VoIP as an Investment
When you have an account with a good service provider, VoIP can ideally replace wireline telephony, and even mobile phone services. You can convert your home to use VoIP by switching to SIP phones, or using ATAs (analog telephone adapter) on your analog phones. On mobile devices and desktops, you can use softphones; many good ones are available free or for a minimal fee.

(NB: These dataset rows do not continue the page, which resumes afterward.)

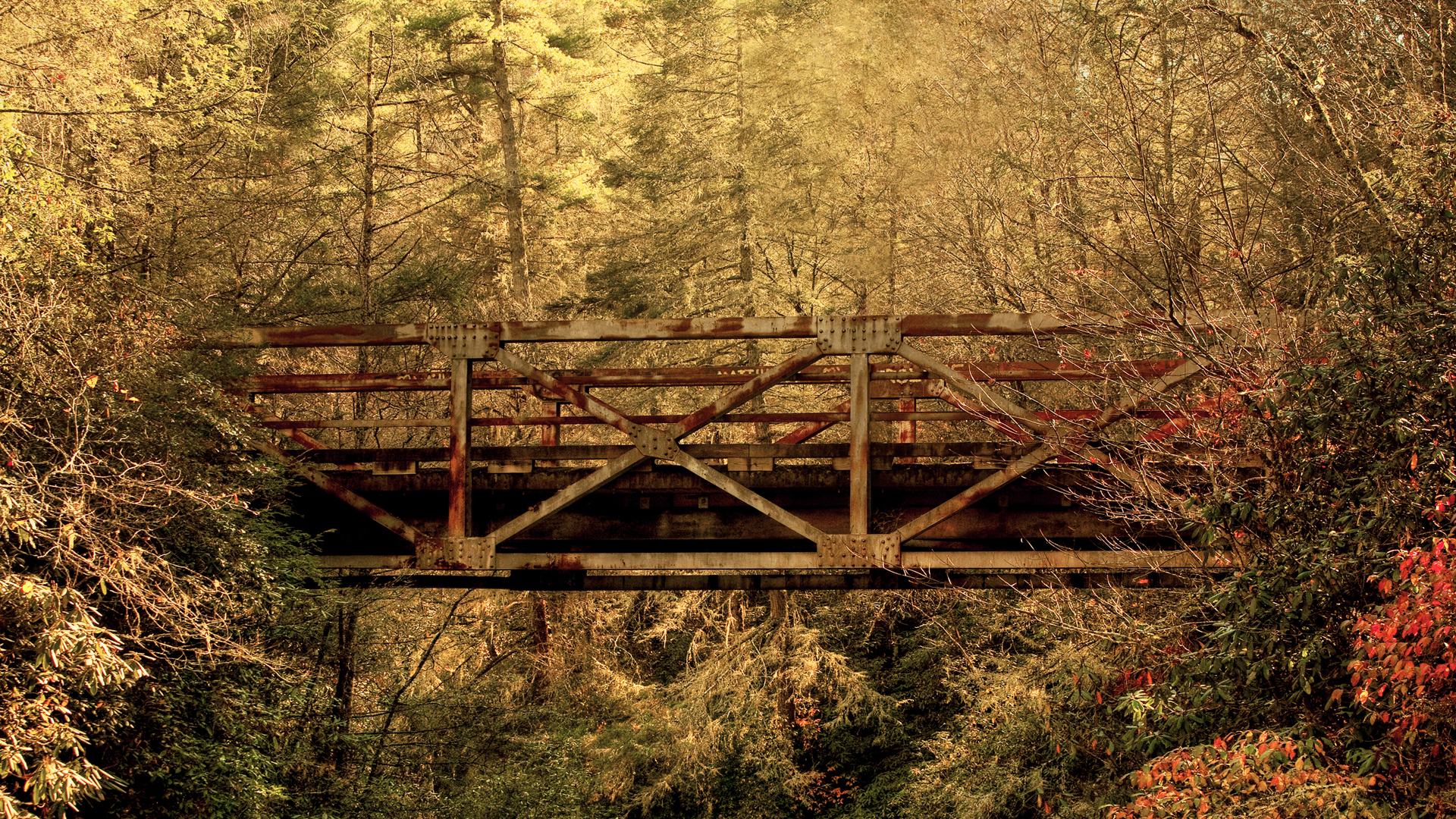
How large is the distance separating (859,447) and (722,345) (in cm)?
915

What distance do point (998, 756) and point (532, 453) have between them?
696 centimetres

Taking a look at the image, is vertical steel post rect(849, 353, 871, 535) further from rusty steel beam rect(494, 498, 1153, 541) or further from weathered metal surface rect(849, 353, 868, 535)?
rusty steel beam rect(494, 498, 1153, 541)

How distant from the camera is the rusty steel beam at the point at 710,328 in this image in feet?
23.1

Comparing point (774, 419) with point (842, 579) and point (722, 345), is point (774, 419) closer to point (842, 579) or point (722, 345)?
point (842, 579)

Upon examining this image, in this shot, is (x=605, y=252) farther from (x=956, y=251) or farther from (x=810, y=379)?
(x=810, y=379)

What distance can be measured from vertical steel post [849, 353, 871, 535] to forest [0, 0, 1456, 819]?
63.2 inches

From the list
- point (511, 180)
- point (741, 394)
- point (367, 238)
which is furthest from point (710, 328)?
point (511, 180)

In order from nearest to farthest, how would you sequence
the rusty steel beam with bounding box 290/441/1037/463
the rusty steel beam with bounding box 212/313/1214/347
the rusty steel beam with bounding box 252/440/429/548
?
1. the rusty steel beam with bounding box 212/313/1214/347
2. the rusty steel beam with bounding box 290/441/1037/463
3. the rusty steel beam with bounding box 252/440/429/548

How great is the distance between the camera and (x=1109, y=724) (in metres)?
9.89

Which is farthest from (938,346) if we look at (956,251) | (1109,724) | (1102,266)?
(1109,724)

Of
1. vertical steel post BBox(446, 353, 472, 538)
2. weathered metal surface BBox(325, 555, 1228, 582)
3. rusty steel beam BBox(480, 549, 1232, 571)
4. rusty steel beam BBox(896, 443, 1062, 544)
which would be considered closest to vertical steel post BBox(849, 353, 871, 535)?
rusty steel beam BBox(896, 443, 1062, 544)

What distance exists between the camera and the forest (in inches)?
242

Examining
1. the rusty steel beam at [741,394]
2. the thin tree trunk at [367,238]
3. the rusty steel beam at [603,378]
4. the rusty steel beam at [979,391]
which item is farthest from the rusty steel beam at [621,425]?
the thin tree trunk at [367,238]

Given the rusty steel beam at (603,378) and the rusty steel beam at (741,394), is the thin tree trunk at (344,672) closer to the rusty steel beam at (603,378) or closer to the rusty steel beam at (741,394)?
the rusty steel beam at (603,378)
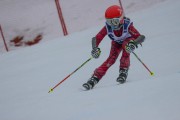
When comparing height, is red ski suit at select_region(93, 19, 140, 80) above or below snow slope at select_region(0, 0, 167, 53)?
above

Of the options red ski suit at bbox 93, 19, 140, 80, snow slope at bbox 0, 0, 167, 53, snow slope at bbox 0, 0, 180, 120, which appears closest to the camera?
snow slope at bbox 0, 0, 180, 120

Transitioning to VoIP is an investment in equipment, as well as in your VoIP service. You need to have a reliable network for this. The only way that you'd know is if you consistently monitor your VoIP quality, which tests the suitability of your network connections for VoIP communications.
How to Test VoIP Quality
There are several ways of testing your VoIP quality. The most basic here is the ping test, which you can do from the command prompt of your computer. Through the simple assessment of how much time it takes to get replies for packets sent out, you can tell if you can have a decent VoIP conversation or not. However, this is just scratching the surface. There are several factors to consider when it comes to your call quality.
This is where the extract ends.